WORK REQUIRED:
Copy every one of the records below line for line, keeping all wording, numbers, and punctuation unchanged.
--- begin ---
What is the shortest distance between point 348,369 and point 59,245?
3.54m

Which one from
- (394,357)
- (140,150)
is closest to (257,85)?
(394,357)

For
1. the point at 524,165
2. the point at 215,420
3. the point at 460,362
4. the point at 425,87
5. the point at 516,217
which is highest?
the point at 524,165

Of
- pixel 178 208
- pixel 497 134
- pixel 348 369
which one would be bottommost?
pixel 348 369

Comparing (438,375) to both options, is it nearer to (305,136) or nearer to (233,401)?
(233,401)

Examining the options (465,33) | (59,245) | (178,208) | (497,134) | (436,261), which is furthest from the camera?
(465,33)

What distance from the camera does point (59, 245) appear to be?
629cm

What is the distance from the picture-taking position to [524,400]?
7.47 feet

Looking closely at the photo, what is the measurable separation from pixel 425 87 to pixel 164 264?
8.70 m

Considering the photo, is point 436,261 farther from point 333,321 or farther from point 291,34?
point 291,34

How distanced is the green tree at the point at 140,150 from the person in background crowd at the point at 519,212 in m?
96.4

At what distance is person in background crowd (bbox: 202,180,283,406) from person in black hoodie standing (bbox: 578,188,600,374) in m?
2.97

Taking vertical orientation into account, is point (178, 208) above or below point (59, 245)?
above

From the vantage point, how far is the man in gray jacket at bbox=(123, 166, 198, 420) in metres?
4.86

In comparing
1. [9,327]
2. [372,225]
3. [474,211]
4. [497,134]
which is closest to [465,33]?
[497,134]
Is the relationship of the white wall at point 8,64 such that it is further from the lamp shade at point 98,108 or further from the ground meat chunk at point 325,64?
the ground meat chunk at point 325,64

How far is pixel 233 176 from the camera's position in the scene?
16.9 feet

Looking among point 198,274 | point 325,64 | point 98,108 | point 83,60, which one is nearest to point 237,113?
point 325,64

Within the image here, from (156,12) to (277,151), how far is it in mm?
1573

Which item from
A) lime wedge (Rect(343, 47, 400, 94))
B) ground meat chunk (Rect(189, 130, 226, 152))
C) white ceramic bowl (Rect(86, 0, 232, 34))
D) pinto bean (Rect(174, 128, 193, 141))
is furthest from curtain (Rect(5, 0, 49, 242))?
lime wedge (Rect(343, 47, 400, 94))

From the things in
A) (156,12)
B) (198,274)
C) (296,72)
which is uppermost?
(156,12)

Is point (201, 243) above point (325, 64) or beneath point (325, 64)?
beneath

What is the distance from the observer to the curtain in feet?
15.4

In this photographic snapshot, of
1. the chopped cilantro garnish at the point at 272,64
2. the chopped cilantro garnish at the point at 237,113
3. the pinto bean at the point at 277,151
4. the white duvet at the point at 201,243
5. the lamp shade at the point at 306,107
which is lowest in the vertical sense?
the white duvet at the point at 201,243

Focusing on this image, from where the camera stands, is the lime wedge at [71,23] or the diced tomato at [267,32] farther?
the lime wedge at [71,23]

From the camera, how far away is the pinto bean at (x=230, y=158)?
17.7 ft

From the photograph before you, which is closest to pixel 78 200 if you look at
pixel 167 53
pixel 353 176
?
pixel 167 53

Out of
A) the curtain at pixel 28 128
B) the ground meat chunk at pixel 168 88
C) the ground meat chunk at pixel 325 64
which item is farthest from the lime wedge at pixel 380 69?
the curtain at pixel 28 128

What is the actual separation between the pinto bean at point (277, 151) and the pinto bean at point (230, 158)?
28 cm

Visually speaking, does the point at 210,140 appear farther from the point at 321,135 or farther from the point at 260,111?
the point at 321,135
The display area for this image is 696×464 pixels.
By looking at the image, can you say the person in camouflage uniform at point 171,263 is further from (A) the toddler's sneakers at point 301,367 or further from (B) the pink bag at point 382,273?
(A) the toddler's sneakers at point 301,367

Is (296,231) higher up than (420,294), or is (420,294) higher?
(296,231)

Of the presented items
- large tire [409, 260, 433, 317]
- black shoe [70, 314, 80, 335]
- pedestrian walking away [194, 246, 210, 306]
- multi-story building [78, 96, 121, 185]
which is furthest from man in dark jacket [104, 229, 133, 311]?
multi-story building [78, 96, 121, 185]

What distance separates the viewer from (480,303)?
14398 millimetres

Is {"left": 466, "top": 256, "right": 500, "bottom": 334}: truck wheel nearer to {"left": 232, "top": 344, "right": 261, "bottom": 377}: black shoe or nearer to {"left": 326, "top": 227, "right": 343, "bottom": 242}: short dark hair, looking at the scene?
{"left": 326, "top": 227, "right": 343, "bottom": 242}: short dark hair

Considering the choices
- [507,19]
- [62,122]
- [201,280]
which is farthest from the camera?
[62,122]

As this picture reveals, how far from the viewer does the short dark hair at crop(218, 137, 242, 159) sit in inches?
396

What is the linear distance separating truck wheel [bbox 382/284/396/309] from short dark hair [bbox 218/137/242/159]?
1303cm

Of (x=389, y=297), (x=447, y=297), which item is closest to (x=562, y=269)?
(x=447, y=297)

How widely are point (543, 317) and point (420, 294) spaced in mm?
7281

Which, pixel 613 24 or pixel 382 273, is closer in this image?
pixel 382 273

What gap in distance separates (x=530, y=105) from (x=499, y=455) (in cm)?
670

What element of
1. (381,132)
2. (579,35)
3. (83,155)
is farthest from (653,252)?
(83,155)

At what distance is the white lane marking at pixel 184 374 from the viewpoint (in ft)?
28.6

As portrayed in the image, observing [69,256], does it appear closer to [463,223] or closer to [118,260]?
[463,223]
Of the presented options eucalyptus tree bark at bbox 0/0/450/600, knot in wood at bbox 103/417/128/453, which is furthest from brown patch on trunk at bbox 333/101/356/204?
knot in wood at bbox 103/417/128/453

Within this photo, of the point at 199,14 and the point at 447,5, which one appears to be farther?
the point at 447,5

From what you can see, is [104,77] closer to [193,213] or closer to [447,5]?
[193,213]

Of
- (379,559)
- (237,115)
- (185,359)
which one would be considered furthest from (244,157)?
--- end ---
WRITTEN REPLY:
What is the shortest distance between point 348,369 and point 59,245?
3.54m

Which one from
- (394,357)
- (140,150)
is closest to (257,85)?
(394,357)

For
1. the point at 524,165
2. the point at 215,420
3. the point at 460,362
4. the point at 425,87
5. the point at 516,217
which is highest?
the point at 524,165

Of
- pixel 178 208
- pixel 497 134
- pixel 348 369
which one would be bottommost?
pixel 348 369

Comparing (438,375) to both options, is it nearer to (305,136) or nearer to (233,401)?
(233,401)

Examining the options (465,33) | (59,245) | (178,208) | (497,134) | (436,261), which is furthest from the camera?
(465,33)

What distance from the camera does point (59, 245) appear to be?
629cm

What is the distance from the picture-taking position to [524,400]?
7.47 feet

Looking closely at the photo, what is the measurable separation from pixel 425 87 to pixel 164 264?
8.70 m

Considering the photo, is point 436,261 farther from point 333,321 or farther from point 291,34?
point 291,34

How distanced is the green tree at the point at 140,150 from the person in background crowd at the point at 519,212 in m?
96.4

At what distance is person in background crowd (bbox: 202,180,283,406) from person in black hoodie standing (bbox: 578,188,600,374) in m?
2.97

Taking vertical orientation into account, is point (178, 208) above or below point (59, 245)?
above

From the vantage point, how far is the man in gray jacket at bbox=(123, 166, 198, 420) in metres?
4.86

In comparing
1. [9,327]
2. [372,225]
3. [474,211]
4. [497,134]
which is closest to [465,33]?
[497,134]
Is the relationship of the white wall at point 8,64 such that it is further from the lamp shade at point 98,108 or further from the ground meat chunk at point 325,64?
the ground meat chunk at point 325,64

How far is pixel 233 176 from the camera's position in the scene?
16.9 feet

Looking among point 198,274 | point 325,64 | point 98,108 | point 83,60, which one is nearest to point 237,113?
point 325,64

Within the image here, from (156,12) to (277,151), how far is it in mm?
1573

Which item from
A) lime wedge (Rect(343, 47, 400, 94))
B) ground meat chunk (Rect(189, 130, 226, 152))
C) white ceramic bowl (Rect(86, 0, 232, 34))
D) pinto bean (Rect(174, 128, 193, 141))
is furthest from curtain (Rect(5, 0, 49, 242))?
lime wedge (Rect(343, 47, 400, 94))

From the things in
A) (156,12)
B) (198,274)
C) (296,72)
which is uppermost?
(156,12)

Is point (201, 243) above point (325, 64) or beneath point (325, 64)?
beneath

What is the distance from the observer to the curtain in feet?
15.4

In this photographic snapshot, of
1. the chopped cilantro garnish at the point at 272,64
2. the chopped cilantro garnish at the point at 237,113
3. the pinto bean at the point at 277,151
4. the white duvet at the point at 201,243
5. the lamp shade at the point at 306,107
which is lowest in the vertical sense?
the white duvet at the point at 201,243

Focusing on this image, from where the camera stands, is the lime wedge at [71,23] or the diced tomato at [267,32] farther?
the lime wedge at [71,23]

From the camera, how far away is the pinto bean at (x=230, y=158)?
17.7 ft

From the photograph before you, which is closest to pixel 78 200 if you look at
pixel 167 53
pixel 353 176
?
pixel 167 53

Out of
A) the curtain at pixel 28 128
B) the ground meat chunk at pixel 168 88
C) the ground meat chunk at pixel 325 64
which item is farthest from the lime wedge at pixel 380 69?
the curtain at pixel 28 128

What is the actual separation between the pinto bean at point (277, 151) and the pinto bean at point (230, 158)?
28 cm

Visually speaking, does the point at 210,140 appear farther from the point at 321,135 or farther from the point at 260,111?
the point at 321,135
The display area for this image is 696×464 pixels.
By looking at the image, can you say the person in camouflage uniform at point 171,263 is further from (A) the toddler's sneakers at point 301,367 or further from (B) the pink bag at point 382,273?
(A) the toddler's sneakers at point 301,367

Is (296,231) higher up than (420,294), or is (420,294) higher?
(296,231)

Of the presented items
- large tire [409, 260, 433, 317]
- black shoe [70, 314, 80, 335]
- pedestrian walking away [194, 246, 210, 306]
- multi-story building [78, 96, 121, 185]
which is furthest from man in dark jacket [104, 229, 133, 311]?
multi-story building [78, 96, 121, 185]

What distance separates the viewer from (480,303)?
14398 millimetres

Is {"left": 466, "top": 256, "right": 500, "bottom": 334}: truck wheel nearer to {"left": 232, "top": 344, "right": 261, "bottom": 377}: black shoe or nearer to {"left": 326, "top": 227, "right": 343, "bottom": 242}: short dark hair, looking at the scene?
{"left": 326, "top": 227, "right": 343, "bottom": 242}: short dark hair

Considering the choices
- [507,19]
- [62,122]
- [201,280]
which is farthest from the camera?
[62,122]

As this picture reveals, how far from the viewer does the short dark hair at crop(218, 137, 242, 159) sit in inches?
396

What is the linear distance separating truck wheel [bbox 382/284/396/309] from short dark hair [bbox 218/137/242/159]?
1303cm

Of (x=389, y=297), (x=447, y=297), which item is closest to (x=562, y=269)?
(x=447, y=297)

How widely are point (543, 317) and point (420, 294) spaced in mm?
7281

Which, pixel 613 24 or pixel 382 273, is closer in this image?
pixel 382 273

What gap in distance separates (x=530, y=105) from (x=499, y=455) (in cm)?
670

What element of
1. (381,132)
2. (579,35)
3. (83,155)
is farthest from (653,252)?
(83,155)

At what distance is the white lane marking at pixel 184 374 from the viewpoint (in ft)?
28.6

As portrayed in the image, observing [69,256], does it appear closer to [463,223] or closer to [118,260]?
[463,223]
Of the presented options eucalyptus tree bark at bbox 0/0/450/600, knot in wood at bbox 103/417/128/453, which is furthest from brown patch on trunk at bbox 333/101/356/204?
knot in wood at bbox 103/417/128/453

Within this photo, of the point at 199,14 and the point at 447,5, which one appears to be farther?
the point at 447,5

From what you can see, is [104,77] closer to [193,213] or closer to [447,5]?
[193,213]

Of
- (379,559)
- (237,115)
- (185,359)
which one would be considered furthest from (244,157)?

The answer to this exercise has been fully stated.